## Try it
Restate the material verbatim, every line included.

## The records
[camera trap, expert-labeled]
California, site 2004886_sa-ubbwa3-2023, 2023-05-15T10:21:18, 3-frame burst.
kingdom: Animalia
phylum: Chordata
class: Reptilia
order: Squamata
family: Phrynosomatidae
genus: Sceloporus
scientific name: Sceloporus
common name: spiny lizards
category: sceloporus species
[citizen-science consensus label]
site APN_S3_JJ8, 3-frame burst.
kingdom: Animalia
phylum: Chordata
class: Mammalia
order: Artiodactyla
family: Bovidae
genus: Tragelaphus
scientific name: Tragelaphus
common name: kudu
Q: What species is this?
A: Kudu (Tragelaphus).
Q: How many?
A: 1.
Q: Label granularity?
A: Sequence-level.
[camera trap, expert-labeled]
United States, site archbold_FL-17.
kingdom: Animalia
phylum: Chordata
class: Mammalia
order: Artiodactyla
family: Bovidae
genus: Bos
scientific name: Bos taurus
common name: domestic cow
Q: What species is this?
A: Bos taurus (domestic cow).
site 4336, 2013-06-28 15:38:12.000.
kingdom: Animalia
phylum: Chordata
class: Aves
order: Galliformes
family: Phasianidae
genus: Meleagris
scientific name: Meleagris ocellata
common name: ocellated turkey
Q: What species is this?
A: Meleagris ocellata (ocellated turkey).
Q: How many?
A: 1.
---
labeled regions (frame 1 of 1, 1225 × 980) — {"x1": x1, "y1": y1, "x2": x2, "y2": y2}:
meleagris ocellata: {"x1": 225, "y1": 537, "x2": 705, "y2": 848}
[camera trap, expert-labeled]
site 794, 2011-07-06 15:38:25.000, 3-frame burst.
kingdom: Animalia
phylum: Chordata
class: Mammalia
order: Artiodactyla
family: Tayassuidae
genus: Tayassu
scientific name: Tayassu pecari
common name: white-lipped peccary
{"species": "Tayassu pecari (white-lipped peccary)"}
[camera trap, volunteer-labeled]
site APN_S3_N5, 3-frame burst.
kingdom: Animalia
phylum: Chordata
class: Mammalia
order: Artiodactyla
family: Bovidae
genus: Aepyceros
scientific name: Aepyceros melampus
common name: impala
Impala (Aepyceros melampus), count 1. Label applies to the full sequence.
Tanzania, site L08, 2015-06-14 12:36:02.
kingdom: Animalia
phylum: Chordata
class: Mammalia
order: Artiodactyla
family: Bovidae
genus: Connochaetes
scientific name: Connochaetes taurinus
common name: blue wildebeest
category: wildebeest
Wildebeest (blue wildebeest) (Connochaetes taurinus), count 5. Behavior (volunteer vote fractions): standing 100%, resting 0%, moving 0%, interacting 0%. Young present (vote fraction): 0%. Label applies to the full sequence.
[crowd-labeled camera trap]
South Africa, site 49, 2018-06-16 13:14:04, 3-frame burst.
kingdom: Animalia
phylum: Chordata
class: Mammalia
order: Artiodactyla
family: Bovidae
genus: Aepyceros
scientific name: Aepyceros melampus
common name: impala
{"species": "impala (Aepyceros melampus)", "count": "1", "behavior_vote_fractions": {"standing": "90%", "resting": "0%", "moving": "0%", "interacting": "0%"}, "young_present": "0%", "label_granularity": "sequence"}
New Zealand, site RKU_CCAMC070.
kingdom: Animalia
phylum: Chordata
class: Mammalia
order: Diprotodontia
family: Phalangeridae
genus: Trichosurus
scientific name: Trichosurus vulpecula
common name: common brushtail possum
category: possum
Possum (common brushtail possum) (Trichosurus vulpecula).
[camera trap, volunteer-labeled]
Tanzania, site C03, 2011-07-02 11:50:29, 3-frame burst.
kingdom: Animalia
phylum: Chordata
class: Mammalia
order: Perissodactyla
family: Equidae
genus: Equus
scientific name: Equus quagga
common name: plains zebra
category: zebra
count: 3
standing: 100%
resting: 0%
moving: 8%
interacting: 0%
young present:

## Response
[camera trap, expert-labeled]
California, site 2004886_sa-ubbwa3-2023, 2023-05-15T10:21:18, 3-frame burst.
kingdom: Animalia
phylum: Chordata
class: Reptilia
order: Squamata
family: Phrynosomatidae
genus: Sceloporus
scientific name: Sceloporus
common name: spiny lizards
category: sceloporus species
[citizen-science consensus label]
site APN_S3_JJ8, 3-frame burst.
kingdom: Animalia
phylum: Chordata
class: Mammalia
order: Artiodactyla
family: Bovidae
genus: Tragelaphus
scientific name: Tragelaphus
common name: kudu
Q: What species is this?
A: Kudu (Tragelaphus).
Q: How many?
A: 1.
Q: Label granularity?
A: Sequence-level.
[camera trap, expert-labeled]
United States, site archbold_FL-17.
kingdom: Animalia
phylum: Chordata
class: Mammalia
order: Artiodactyla
family: Bovidae
genus: Bos
scientific name: Bos taurus
common name: domestic cow
Q: What species is this?
A: Bos taurus (domestic cow).
site 4336, 2013-06-28 15:38:12.000.
kingdom: Animalia
phylum: Chordata
class: Aves
order: Galliformes
family: Phasianidae
genus: Meleagris
scientific name: Meleagris ocellata
common name: ocellated turkey
Q: What species is this?
A: Meleagris ocellata (ocellated turkey).
Q: How many?
A: 1.
---
labeled regions (frame 1 of 1, 1225 × 980) — {"x1": x1, "y1": y1, "x2": x2, "y2": y2}:
meleagris ocellata: {"x1": 225, "y1": 537, "x2": 705, "y2": 848}
[camera trap, expert-labeled]
site 794, 2011-07-06 15:38:25.000, 3-frame burst.
kingdom: Animalia
phylum: Chordata
class: Mammalia
order: Artiodactyla
family: Tayassuidae
genus: Tayassu
scientific name: Tayassu pecari
common name: white-lipped peccary
{"species": "Tayassu pecari (white-lipped peccary)"}
[camera trap, volunteer-labeled]
site APN_S3_N5, 3-frame burst.
kingdom: Animalia
phylum: Chordata
class: Mammalia
order: Artiodactyla
family: Bovidae
genus: Aepyceros
scientific name: Aepyceros melampus
common name: impala
Impala (Aepyceros melampus), count 1. Label applies to the full sequence.
Tanzania, site L08, 2015-06-14 12:36:02.
kingdom: Animalia
phylum: Chordata
class: Mammalia
order: Artiodactyla
family: Bovidae
genus: Connochaetes
scientific name: Connochaetes taurinus
common name: blue wildebeest
category: wildebeest
Wildebeest (blue wildebeest) (Connochaetes taurinus), count 5. Behavior (volunteer vote fractions): standing 100%, resting 0%, moving 0%, interacting 0%. Young present (vote fraction): 0%. Label applies to the full sequence.
[crowd-labeled camera trap]
South Africa, site 49, 2018-06-16 13:14:04, 3-frame burst.
kingdom: Animalia
phylum: Chordata
class: Mammalia
order: Artiodactyla
family: Bovidae
genus: Aepyceros
scientific name: Aepyceros melampus
common name: impala
{"species": "impala (Aepyceros melampus)", "count": "1", "behavior_vote_fractions": {"standing": "90%", "resting": "0%", "moving": "0%", "interacting": "0%"}, "young_present": "0%", "label_granularity": "sequence"}
New Zealand, site RKU_CCAMC070.
kingdom: Animalia
phylum: Chordata
class: Mammalia
order: Diprotodontia
family: Phalangeridae
genus: Trichosurus
scientific name: Trichosurus vulpecula
common name: common brushtail possum
category: possum
Possum (common brushtail possum) (Trichosurus vulpecula).
[camera trap, volunteer-labeled]
Tanzania, site C03, 2011-07-02 11:50:29, 3-frame burst.
kingdom: Animalia
phylum: Chordata
class: Mammalia
order: Perissodactyla
family: Equidae
genus: Equus
scientific name: Equus quagga
common name: plains zebra
category: zebra
count: 3
standing: 100%
resting: 0%
moving: 8%
interacting: 0%
young present:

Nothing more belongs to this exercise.